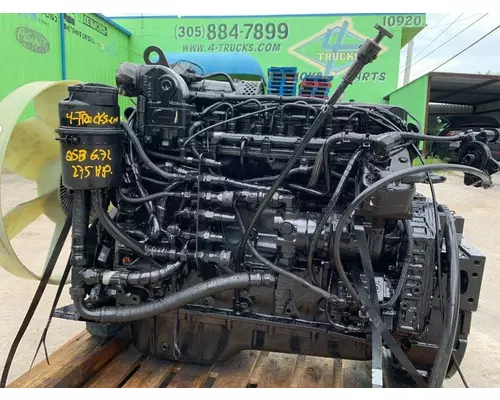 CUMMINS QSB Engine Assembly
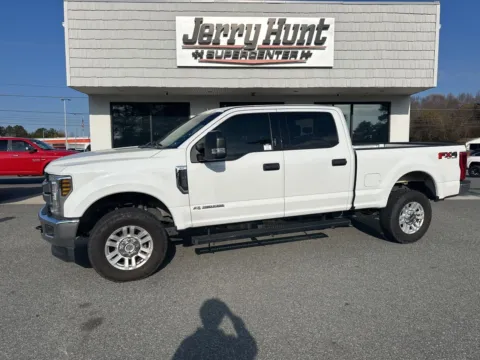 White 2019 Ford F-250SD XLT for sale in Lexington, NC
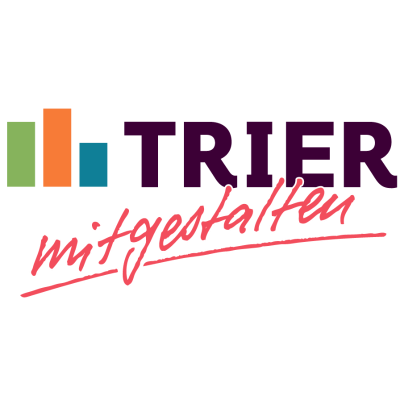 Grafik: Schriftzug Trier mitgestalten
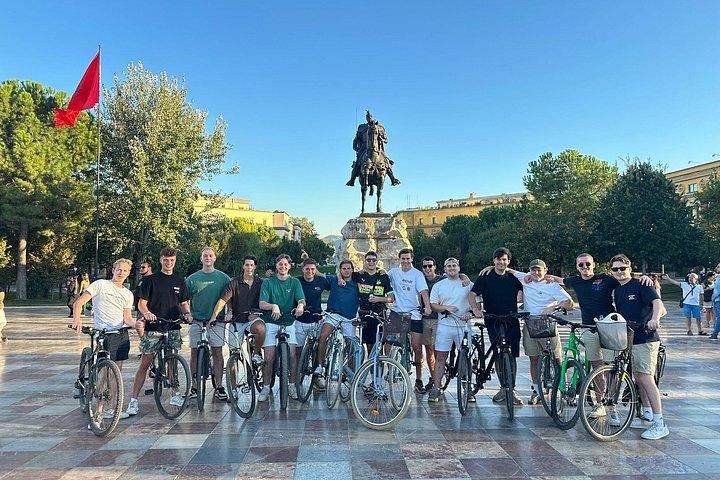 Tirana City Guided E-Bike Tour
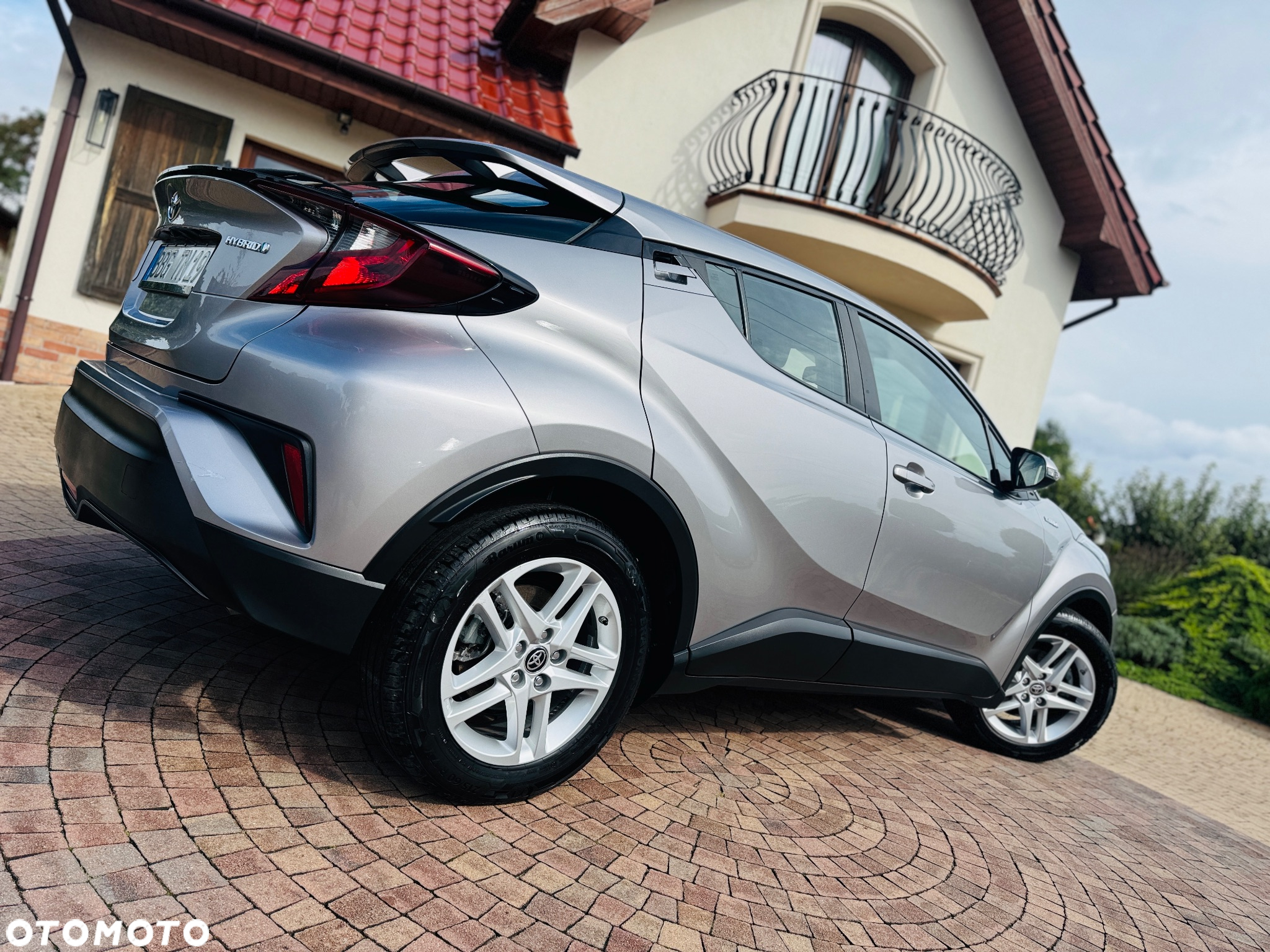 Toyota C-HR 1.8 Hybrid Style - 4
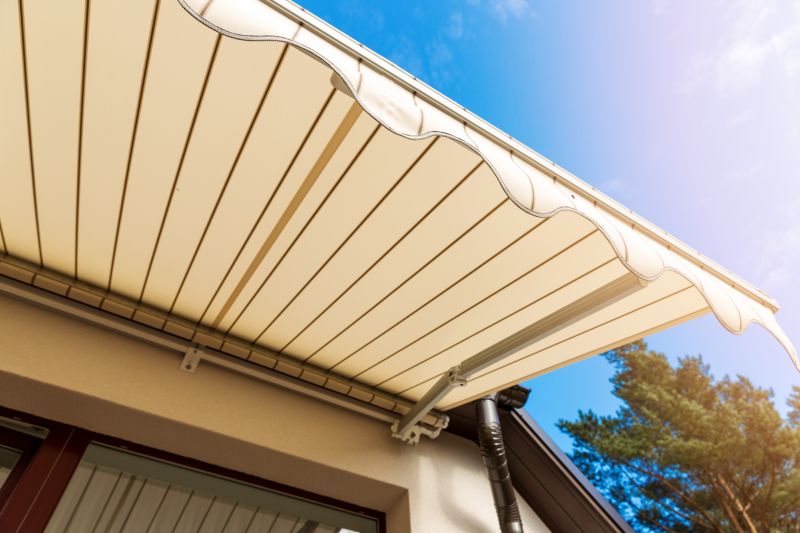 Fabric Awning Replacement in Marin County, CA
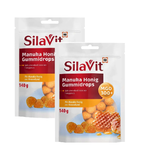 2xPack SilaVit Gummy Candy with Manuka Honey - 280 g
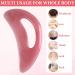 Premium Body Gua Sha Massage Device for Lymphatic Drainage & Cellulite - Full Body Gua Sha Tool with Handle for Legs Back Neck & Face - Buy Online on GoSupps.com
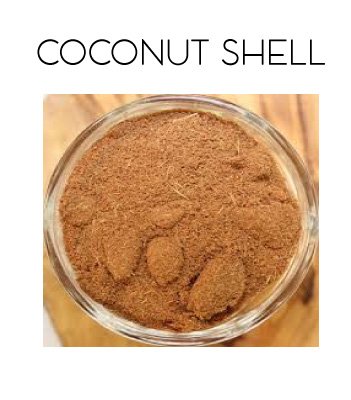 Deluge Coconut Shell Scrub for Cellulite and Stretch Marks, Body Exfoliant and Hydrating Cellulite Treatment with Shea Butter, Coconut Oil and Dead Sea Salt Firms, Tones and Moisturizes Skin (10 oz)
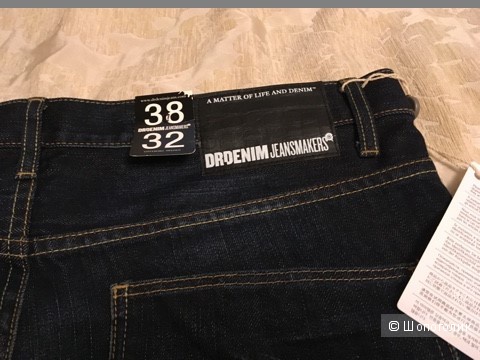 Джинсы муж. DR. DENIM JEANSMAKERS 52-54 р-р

THE PROBLEM
Copy each line of the records above exactly as written. Do not carry over any picture.

EXERCISE RESPONSE
 CUMMINS QSB Engine Assembly
 White 2019 Ford F-250SD XLT for sale in Lexington, NC
 Grafik: Schriftzug Trier mitgestalten
 Tirana City Guided E-Bike Tour
 Toyota C-HR 1.8 Hybrid Style - 4
 Fabric Awning Replacement in Marin County, CA
 2xPack SilaVit Gummy Candy with Manuka Honey - 280 g
 Premium Body Gua Sha Massage Device for Lymphatic Drainage & Cellulite - Full Body Gua Sha Tool with Handle for Legs Back Neck & Face - Buy Online on GoSupps.com
 Deluge Coconut Shell Scrub for Cellulite and Stretch Marks, Body Exfoliant and Hydrating Cellulite Treatment with Shea Butter, Coconut Oil and Dead Sea Salt Firms, Tones and Moisturizes Skin (10 oz)
 Джинсы муж. DR. DENIM JEANSMAKERS 52-54 р-р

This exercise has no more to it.